Par ailleurs, Sainte-Sophie jouit d’une image particulière dans les mentalités stanbouliotes. En effet, les chroniques ottomanes racontent que le jeune sultan Mehmet II vint y prier pour célébrer sa victoire contre les Byzantins. Elle devient ainsi de fait la première mosquée de la Constantinople ottomane. Son plan a inspiré la construction des mosquées suivantes, Sinan, le grand architecte de la Mosquée Bleue s’y référant largement par la suite. Sainte-Sophie servirait également de modèle pour le projet d’Erdoğan de construire une immense mosquée sur la rive asiatique. Enfin Sainte-Sophie apparait en Occident comme le symbole de la culture byzantine passée. Ainsi, la préservation du monument et de ses mosaïques chrétiennes continue de représenter un enjeu culturel majeur pour les chancelleries occidentales. La décision des autorités turques d’interdire de nouvelles fouilles au sein du monument a ainsi été très mal accueillie par les institutions culturelles européennes et par le monde académique.

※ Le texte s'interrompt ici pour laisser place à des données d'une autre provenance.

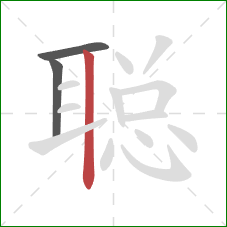 聪的笔顺第3画：竖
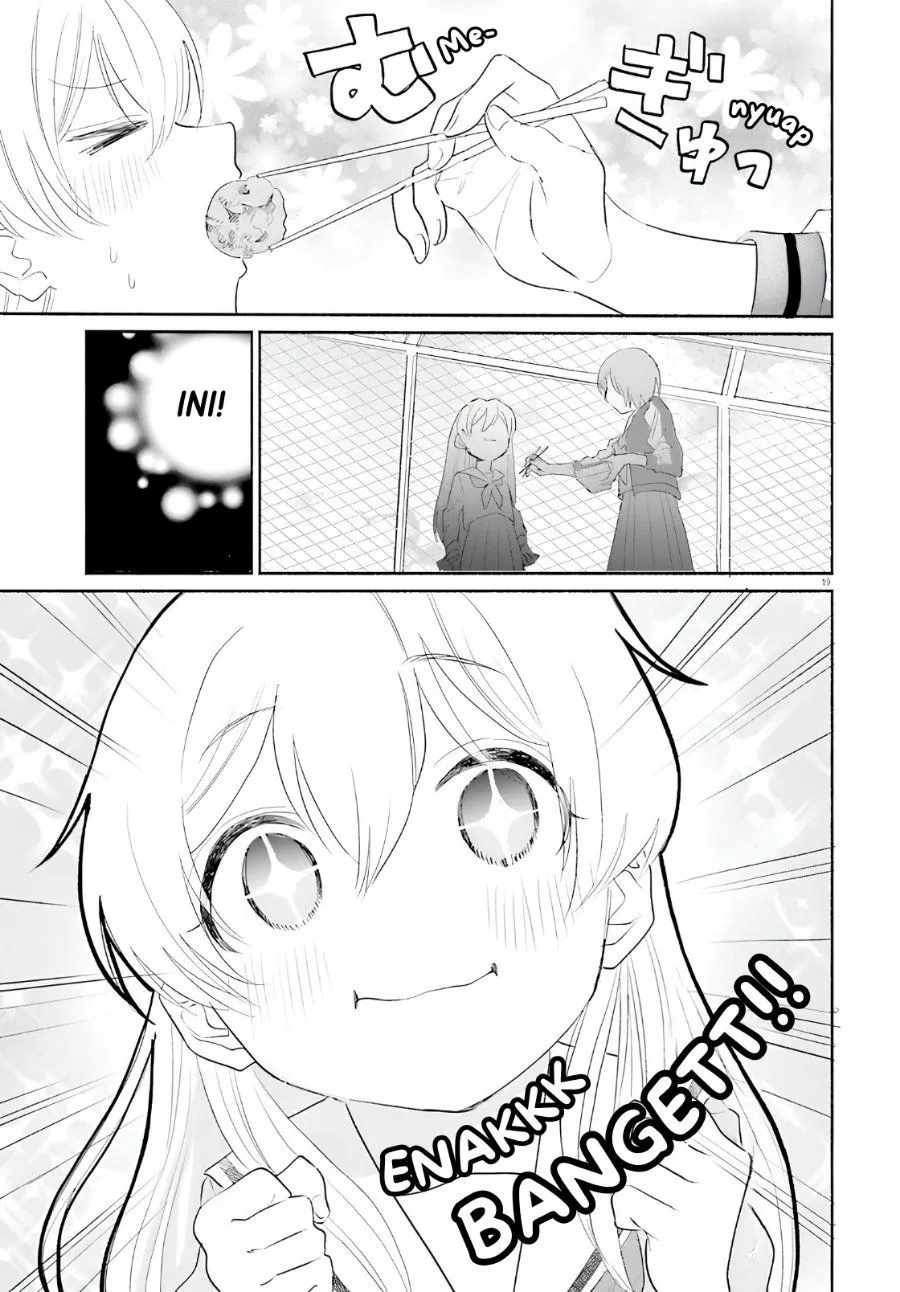 Page 20 - Naisho no Ofutarisama Chapter 1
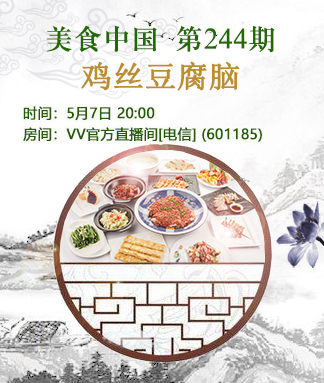 雪儿🎤V娱热点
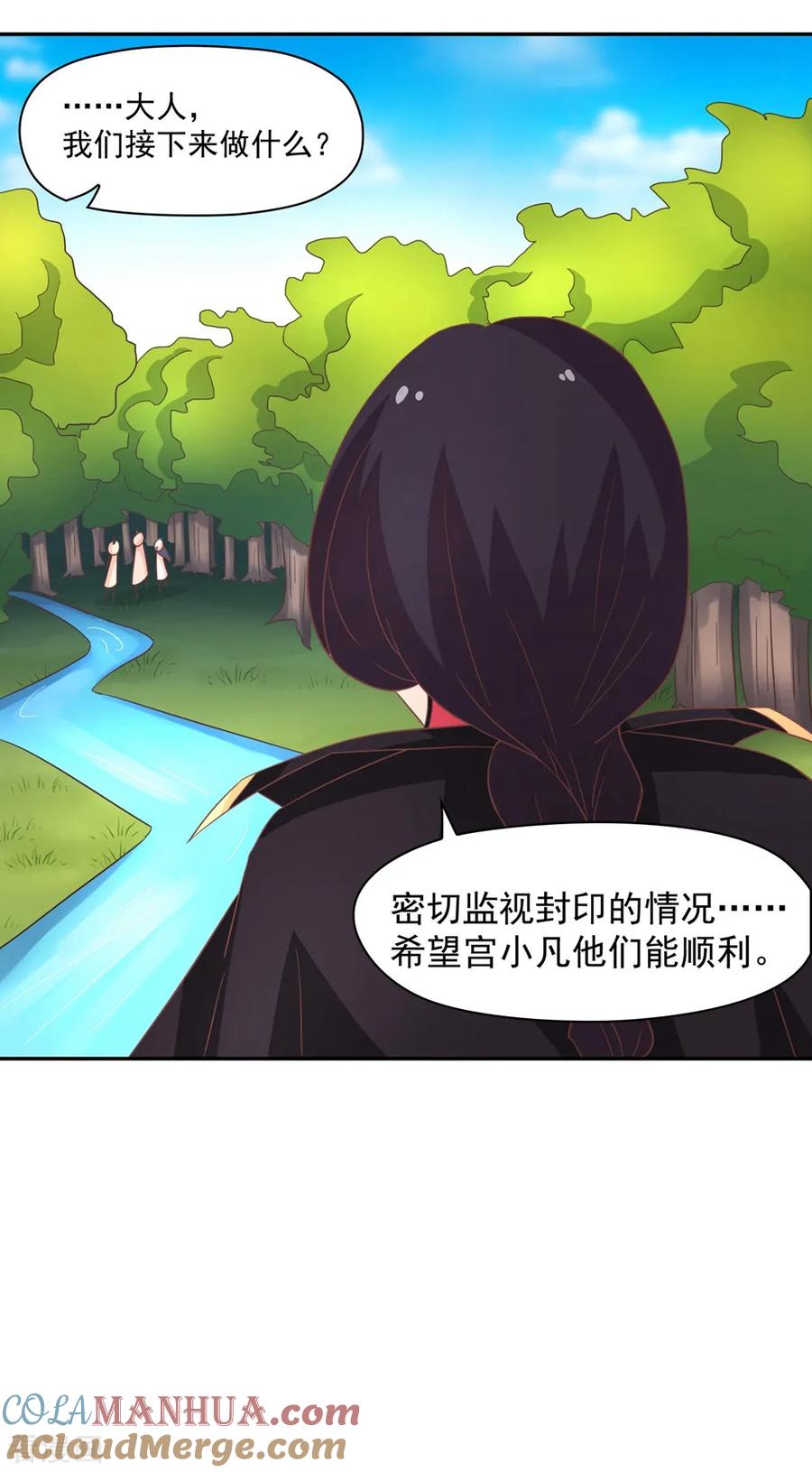 通灵契约 第133话 妖后非我莫属！！！ 第13页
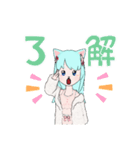 高校生 さらちゃん（個別スタンプ：9）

Loin d’être anecdotique, le sort de Sainte-Sophie semble donc aujourd’hui révélateur des tensions identitaires et mémorielles en Turquie. Une victoire plus large qu’annoncée de l’AKP pourrait faire rejaillir la question de sa resacralisation très rapidement.
Le « roman national » peu à peu mis au point par Erdoğan semble séduire un électorat nationaliste et conservateur rejetant la laïcité défendue par les héritiers d’Atatürk. Une telle mobilisation du passé laisse à croire que l’AKP semble à court d’arguments pour mobiliser un électorat de plus en plus large. Comme le résume très bien l’historien F. Georgeon, « après avoir usé de démagogie sur l’islam, versé dans l’antisémitisme, agité la fibre néo-ottomaniste, critiqué l’occidentalisation (discours sur l’alcool et sur les femmes) Recep Tayyip Erdoğan joue une nouvelle –et dernière?– carte: essayer avec ces simagrées pan-turquistes d’attirer les électeurs du MHP ».